PROVIDED ENTRIES
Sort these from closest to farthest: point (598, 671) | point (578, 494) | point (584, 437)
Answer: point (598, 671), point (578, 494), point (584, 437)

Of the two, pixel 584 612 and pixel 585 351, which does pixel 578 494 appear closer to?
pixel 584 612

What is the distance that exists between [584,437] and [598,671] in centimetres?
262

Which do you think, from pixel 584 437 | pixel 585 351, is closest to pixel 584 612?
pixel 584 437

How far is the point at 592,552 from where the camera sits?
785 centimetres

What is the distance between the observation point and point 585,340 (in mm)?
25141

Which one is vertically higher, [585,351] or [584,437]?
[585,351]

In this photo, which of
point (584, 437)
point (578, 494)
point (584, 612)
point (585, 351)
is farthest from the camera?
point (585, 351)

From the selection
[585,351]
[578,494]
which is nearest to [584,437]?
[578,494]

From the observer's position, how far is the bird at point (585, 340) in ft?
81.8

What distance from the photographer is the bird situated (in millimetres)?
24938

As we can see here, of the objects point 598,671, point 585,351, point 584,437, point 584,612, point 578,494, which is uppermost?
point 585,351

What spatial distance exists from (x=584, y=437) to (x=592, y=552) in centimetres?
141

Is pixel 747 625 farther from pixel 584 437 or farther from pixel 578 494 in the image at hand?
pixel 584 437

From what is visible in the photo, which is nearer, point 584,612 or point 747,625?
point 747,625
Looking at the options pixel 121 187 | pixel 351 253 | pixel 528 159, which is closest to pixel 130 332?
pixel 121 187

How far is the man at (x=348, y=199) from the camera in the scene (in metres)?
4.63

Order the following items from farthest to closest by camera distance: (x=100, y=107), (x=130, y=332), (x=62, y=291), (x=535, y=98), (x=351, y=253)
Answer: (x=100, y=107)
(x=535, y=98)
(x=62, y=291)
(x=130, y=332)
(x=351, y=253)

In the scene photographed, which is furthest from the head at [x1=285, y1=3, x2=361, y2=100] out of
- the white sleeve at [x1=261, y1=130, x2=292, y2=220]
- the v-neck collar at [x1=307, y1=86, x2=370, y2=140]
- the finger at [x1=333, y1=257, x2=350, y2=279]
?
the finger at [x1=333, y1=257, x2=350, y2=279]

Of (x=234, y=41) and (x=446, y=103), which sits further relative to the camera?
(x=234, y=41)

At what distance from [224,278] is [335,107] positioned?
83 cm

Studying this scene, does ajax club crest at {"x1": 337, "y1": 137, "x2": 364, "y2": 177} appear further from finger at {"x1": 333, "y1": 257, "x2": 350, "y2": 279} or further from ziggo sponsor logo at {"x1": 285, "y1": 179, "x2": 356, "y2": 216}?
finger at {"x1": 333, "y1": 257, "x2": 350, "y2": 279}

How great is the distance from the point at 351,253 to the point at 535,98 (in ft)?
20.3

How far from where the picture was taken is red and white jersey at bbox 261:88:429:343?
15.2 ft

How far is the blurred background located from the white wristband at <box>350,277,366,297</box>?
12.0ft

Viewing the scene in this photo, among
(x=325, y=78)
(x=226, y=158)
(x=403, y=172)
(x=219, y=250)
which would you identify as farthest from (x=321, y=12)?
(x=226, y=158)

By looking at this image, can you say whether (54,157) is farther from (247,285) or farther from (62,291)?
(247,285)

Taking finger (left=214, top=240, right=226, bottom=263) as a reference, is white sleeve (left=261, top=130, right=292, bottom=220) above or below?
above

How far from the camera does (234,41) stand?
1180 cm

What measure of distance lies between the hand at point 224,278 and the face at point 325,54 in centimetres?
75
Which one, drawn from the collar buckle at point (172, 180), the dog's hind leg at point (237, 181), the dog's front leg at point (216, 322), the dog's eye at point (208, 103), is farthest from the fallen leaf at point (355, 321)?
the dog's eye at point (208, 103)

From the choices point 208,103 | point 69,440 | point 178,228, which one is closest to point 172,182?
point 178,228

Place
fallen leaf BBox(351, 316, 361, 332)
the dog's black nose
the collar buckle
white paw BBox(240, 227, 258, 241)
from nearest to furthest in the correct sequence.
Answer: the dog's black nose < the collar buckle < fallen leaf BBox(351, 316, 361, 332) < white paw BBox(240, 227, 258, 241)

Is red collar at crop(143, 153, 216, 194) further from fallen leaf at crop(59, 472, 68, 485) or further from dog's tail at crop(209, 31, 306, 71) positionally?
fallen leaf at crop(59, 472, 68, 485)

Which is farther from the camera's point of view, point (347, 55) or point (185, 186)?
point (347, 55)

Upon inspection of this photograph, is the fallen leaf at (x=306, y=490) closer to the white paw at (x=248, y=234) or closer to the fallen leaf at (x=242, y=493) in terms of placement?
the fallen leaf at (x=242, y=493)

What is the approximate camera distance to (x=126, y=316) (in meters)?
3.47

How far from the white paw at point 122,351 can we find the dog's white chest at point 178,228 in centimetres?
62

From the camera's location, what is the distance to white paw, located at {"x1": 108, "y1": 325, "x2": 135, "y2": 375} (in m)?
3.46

WHAT TO PRODUCE
Replace "white paw" with "front paw" in the entries from the line with "What is the approximate" through the end, and give those lines again with everything else unchanged.

THE COMPLETED TASK
What is the approximate camera distance to (x=126, y=316) (in meters)?
3.47

How far from the front paw at point 122,351 can we find the dog's white chest at point 178,228 in centimetres?
62

From the camera's location, what is the distance to front paw, located at {"x1": 108, "y1": 325, "x2": 135, "y2": 375} (in m)?
3.46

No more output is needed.